Tres millones de españoles más que el pasado año atascan las carreteras en este puente de la Inmaculada Constitución, bajo el santo temor de que acaso sea el último. Razones no les faltan para tal desconfianza. La patronal está negociando ya con los sindicatos la eliminación de estos acueductos sobre aguas laborales y, aun si no llegasen a un acuerdo, la medida será adoptada muy probablemente por el nuevo Gobierno de Mariano Rajoy dentro del paquete que se dispone a meternos.

No va a quedar más remedio que decirle adiós a la Virgen de la Constitución, al puente de San José y al de la Virgen del Pilar, entre otros muchos que hasta ahora certificaban la imparcial devoción a los santos y al ocio tan característica de este país. Poco importa que para cumplir ese propósito sea necesario andar cambiando de sitio en el almanaque a vírgenes y constituciones, de tal modo que los festivos caigan siempre en lunes. Cuando las urgencias de la economía aprietan, ni a los santos se respeta.

En esto, como en casi todo, tendemos a imitar a los países del mundo anglosajón que, siguiendo su tradición luterana y algo hereje, llevan ya años moviendo a los santos al lunes. Italia acaba de hacer lo propio y, lógicamente, la próxima en ofrendar el sacrificio de los puentes en el altar de la producción será la antaño catolicísima España.

No quiere ello decir que aquí se trabaje menos que por ahí afuera, contra lo que a menudo sugiere nuestra estricta gobernanta Ángela Merkel. En realidad, los españoles dedican al curro 65 horas anuales más que los alemanes y 125 más que los franceses, por citar a las dos naciones que estos días quieren meter en cintura a los perezosos habitantes de la Europa del sur. La diferencia, si acaso, estaría en el considerable número de catorce festivos que, con la propina añadida de los puentes, hacen de España uno de los países con mayor holganza vacacional. Eso es lo que ahora se va a acabar, previsiblemente; aunque no es probable que a cambio nos reduzcan el dilatado calendario laboral de 1.720 horas al año para asimilarlo a las 1.655 de Alemania.

El problema es más bien de calidad que de cantidad. Las estadísticas de rendimiento sugieren que una hora de trabajo le cunde mucho más a un alemán –e incluso a un francés– que a un español. No es que aquí se trabaje poco, sino que se produce menos: y acaso la clave del asunto resida en esa mejor organización que permite a los centroeuropeos sacarle más provecho a la faena aunque le echen menos horas que nosotros.

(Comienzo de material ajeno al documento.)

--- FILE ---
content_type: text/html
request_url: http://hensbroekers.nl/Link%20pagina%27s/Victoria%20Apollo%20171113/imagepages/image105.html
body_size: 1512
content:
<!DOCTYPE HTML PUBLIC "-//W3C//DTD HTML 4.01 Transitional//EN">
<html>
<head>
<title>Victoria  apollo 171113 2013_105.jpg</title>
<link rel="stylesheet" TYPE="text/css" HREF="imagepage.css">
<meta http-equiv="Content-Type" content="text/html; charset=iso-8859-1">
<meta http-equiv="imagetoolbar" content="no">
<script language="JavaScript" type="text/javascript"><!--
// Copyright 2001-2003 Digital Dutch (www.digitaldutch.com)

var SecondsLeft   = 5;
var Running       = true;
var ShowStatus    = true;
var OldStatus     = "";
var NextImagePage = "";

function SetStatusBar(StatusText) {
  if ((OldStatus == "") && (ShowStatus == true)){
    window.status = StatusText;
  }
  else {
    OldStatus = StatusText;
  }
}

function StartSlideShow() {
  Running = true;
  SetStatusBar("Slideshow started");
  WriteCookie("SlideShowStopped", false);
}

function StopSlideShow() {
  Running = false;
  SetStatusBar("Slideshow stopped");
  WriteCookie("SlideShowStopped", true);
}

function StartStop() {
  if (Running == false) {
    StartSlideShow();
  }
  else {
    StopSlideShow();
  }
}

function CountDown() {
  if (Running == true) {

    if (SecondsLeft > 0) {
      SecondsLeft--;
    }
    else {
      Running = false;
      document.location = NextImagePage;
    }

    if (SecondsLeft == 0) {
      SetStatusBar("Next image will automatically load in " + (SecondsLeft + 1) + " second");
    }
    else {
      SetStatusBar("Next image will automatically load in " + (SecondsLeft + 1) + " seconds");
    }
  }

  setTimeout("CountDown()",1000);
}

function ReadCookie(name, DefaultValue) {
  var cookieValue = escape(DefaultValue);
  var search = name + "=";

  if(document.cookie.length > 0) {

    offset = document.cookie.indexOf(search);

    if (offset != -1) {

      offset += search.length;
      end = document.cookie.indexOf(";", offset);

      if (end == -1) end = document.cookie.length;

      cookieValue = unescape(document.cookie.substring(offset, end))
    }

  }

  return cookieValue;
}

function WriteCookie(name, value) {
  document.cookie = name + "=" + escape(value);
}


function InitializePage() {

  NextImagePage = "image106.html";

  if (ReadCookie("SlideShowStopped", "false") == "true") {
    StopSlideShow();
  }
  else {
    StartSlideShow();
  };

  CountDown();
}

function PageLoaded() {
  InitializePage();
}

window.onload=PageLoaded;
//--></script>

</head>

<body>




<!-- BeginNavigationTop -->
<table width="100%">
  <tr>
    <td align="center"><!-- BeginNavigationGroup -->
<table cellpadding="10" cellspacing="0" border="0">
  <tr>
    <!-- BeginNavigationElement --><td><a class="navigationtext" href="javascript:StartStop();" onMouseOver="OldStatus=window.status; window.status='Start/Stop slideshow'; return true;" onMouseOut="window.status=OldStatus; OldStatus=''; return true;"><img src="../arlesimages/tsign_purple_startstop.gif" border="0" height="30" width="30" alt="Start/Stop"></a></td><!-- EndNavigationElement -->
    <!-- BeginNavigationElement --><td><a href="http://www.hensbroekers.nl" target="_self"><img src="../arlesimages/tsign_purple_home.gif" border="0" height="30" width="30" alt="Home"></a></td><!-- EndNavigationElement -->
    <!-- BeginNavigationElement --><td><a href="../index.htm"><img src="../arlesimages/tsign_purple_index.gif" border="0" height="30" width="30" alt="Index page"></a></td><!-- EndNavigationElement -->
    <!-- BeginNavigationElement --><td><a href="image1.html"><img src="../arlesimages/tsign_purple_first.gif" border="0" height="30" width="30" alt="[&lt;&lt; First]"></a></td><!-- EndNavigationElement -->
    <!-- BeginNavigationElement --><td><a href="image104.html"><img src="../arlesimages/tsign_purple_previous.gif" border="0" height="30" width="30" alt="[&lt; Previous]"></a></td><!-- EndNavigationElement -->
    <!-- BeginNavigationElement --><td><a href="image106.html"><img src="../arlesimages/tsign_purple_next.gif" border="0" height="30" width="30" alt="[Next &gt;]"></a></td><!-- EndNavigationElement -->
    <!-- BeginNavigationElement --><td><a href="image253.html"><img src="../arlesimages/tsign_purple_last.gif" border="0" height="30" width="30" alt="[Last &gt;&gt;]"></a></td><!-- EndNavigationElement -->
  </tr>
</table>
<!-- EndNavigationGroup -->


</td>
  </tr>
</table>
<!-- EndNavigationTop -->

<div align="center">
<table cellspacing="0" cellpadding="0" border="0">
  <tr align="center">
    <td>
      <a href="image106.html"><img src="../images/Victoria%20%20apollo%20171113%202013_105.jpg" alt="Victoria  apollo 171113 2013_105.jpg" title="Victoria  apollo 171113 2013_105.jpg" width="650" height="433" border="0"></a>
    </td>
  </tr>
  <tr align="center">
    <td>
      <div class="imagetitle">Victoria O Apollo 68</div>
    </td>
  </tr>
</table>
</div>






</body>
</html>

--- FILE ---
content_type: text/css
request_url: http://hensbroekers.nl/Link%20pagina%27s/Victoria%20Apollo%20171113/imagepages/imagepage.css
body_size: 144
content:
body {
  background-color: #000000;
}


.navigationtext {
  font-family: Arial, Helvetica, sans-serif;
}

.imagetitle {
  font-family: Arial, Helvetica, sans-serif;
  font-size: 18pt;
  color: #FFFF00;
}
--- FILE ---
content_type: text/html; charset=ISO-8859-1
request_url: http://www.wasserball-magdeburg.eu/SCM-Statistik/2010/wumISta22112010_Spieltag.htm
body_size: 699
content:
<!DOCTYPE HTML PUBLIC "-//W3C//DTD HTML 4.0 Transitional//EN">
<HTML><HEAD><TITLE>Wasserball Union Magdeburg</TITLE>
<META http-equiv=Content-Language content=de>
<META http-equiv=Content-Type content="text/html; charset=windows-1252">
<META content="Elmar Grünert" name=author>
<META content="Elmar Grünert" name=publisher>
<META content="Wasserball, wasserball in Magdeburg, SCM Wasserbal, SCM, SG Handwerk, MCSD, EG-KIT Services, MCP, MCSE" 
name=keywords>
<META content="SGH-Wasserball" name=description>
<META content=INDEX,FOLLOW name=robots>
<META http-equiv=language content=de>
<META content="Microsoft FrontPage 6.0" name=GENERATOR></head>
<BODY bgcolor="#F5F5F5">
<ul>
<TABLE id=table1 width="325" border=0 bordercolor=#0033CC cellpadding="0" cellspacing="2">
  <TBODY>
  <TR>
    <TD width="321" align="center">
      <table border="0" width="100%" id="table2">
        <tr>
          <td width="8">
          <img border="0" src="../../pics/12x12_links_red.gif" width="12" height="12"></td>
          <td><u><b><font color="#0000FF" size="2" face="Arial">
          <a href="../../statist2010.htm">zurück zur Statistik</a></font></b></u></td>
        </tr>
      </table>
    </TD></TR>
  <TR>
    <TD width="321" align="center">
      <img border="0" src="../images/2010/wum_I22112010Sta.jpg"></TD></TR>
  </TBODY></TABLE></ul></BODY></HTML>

No parece que los empresarios españoles se anden con esas sutilezas, a juzgar por su empeño en que trabajemos más y no necesariamente mejor. Aparcada para más adelante la cuestión de la productividad, lo que importa ahora mismo es restar jornadas de ocio al calendario mediante la oportuna y tal vez ya inmediata supresión de los puentes entre festivos.

Aunque se trata de una decisión de orden básicamente económico, lo cierto es que sus consecuencias afectarán a la esencia sociológica del país. La afición a tender pasarelas de recreo entre los días feriados venía siendo, en efecto, un rasgo lo bastante hispano como para que se practicase por igual en la fabril Cataluña y en la Andalucía alegremente meridional; en el rico País Vasco o en la Galicia que tira a pensionista. El puente capaz de aunar lo sagrado y lo profano, como estos días ocurre con el de la Inmaculada Constitución, era uno de los rasgos específicos que distinguían a España dentro del concierto de las naciones. Se trataba, por así decirlo, de nuestra particular aportación a la ingeniería del ocio.

Con su pérdida seremos más europeos, más anglosajones y más currantes, pero mucho menos singulares de lo que solíamos. Así parecen haberlo entendido, al menos, los diez millones y medio de españoles que estos días aprovechan –en mayor número que nunca– la semana fantástica del puente de la Constitución. Por si fuese el último.